Llegué al aeropuerto de Madrid un 12 de octubre por la tarde, era feriado y había menos gente de lo habitual (luego supe qué era lo habitual), me perdí entre pasillos y mientras buscaba la salida solo pensé: si ahora me ocurriera algo, nadie en este continente sabe quién soy, a dónde vine y qué hacer conmigo. Ese día aprendí el peso de decidir.
Llegué todavía con 22 añitos (sí, hoy lo digo en diminutivo, era muy pequeña para hacer aquello). Había ahorrado todo mi primer año de trabajo y me había alcanzado para comprar un boleto redondo (mi mamá se quiso asegurar de que podría volver), una laptop, la inscripción al Máster y la grandiosa cantidad de 300 euros para sobrevivir… ¡3 semanas!
Ese día aprendí muchas cosas que aún atesoro:
Que en Madrid llueve en octubre y es hermoso.
Que estar ahí no tenía sentido alguno de la seguridad y es hermoso.
Que puedes comenzar, de la nada, a vivir con desconocidos y es hermoso.
Que la familia siempre quiere y necesita saber que llegaste bien y es hermoso.
Que la vida es mucho más cara y hay que aprender a dosificar cada centavo y es hermoso.
Comencé a buscar cualquier trabajo y no encontré.
Seguí buscando un buen trabajo y no encontré.
Aposté por buscar el mejor trabajo y lo encontré.
Escuché a alguien decir: necesitamos encontrar a alguien que entienda a México para este proyecto. Fue escucharlo y comenzar a conectar: quién era ella, dónde trabaja, la web de la empresa, el e mail del dueño… la magia ocurrió.
Pasé en esa oficina del Barrio de Salamanca los mejores tres años que cualquier profesional pudo desear con 23 años: trabajé mucho, aprendí más, conocí gente increíble, le metí más horas de las que podía, viajé más de lo que nunca más quiero volver a hacer, me sentía grande cada vez que me tocaba volar más de 15 horas para presentar un proyecto y volver otras 15 para tener una reunión (ahora sé que nadie más quería esa paliza, pero yo me sentía taaaan afortunada por tener esa vida y comer en el aeropuerto de Amsterdam porque era la conexión más barata).
El primero fue un año increíble por una gran razón: estuve sola, no tenía dinero y había mucho que aprender. Esa es una gran, gran fórmula cuando tienes 23.
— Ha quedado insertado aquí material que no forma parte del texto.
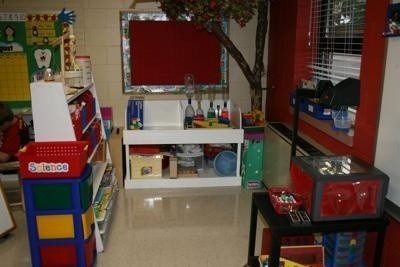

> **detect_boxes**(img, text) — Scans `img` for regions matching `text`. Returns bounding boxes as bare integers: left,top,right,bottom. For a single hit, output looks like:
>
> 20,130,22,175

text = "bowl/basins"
213,150,237,176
Sentí hambre, sentí frío en una oscura habitación que rentaba en la casa de una pareja venezolana muy antipática que no quería prender la calefacción, sentí soledad de Navidad sola. Es duro, pero vale la pena.
No sé si mi fórmula es LA fórmula, pero de no haber sentido hambre, soledad y deseos de aprender, estoy segura de que no estaría dónde y cómo estoy ahora.
También sentí la compañía de amigos que aún amo, el corazón lleno al llegar a casa donde la cocina argentina, la paciencia alemana y el humor colombiano se volvieron mi familia. Sentí soledad de esa que se cura caminando por el Parque del Retiro, nostalgia de la que se llena caminando por la Gran Vía y sorpresa de la que te llena los ojos en el Paseo del Prado. Tuve un amigo que me dijo: no puedes vivir en España sin conocer Toledo, sin haber visto la catedral de Sevilla… y fuimos juntos.
Llegué caminando a casa de madrugada después de haber caminado del Paseo del Prado hasta el Templo de Debod; aprendí que la jornada de trabajo no se terminaba hasta que tomábamos una caña abajo de la ofi, que el supermercado no abre los domingos, que después de comer se toma café, entonces era con leche, porque aún la toleraba.
Y todavía me preguntan de dónde me viene la obsesión por Madrid… por la morriña de libertad, de crecimiento, de responsabilidad sobre mí.
Todos necesitamos, en algún punto, un Madrid. Un momento, un espacio, un tiempo donde todo depende solo de ti, por ti y para ti. Donde sabes que te tienes y eres suficiente.
Ya que no es fácil luchar por los sueños, ya que es jodido tomar decisiones, al menos que sean las que al corazón llenen.
Puestos a dejarlo todo por cumplir los sueños, que al menos sean los de uno y no los de otros, digo yo.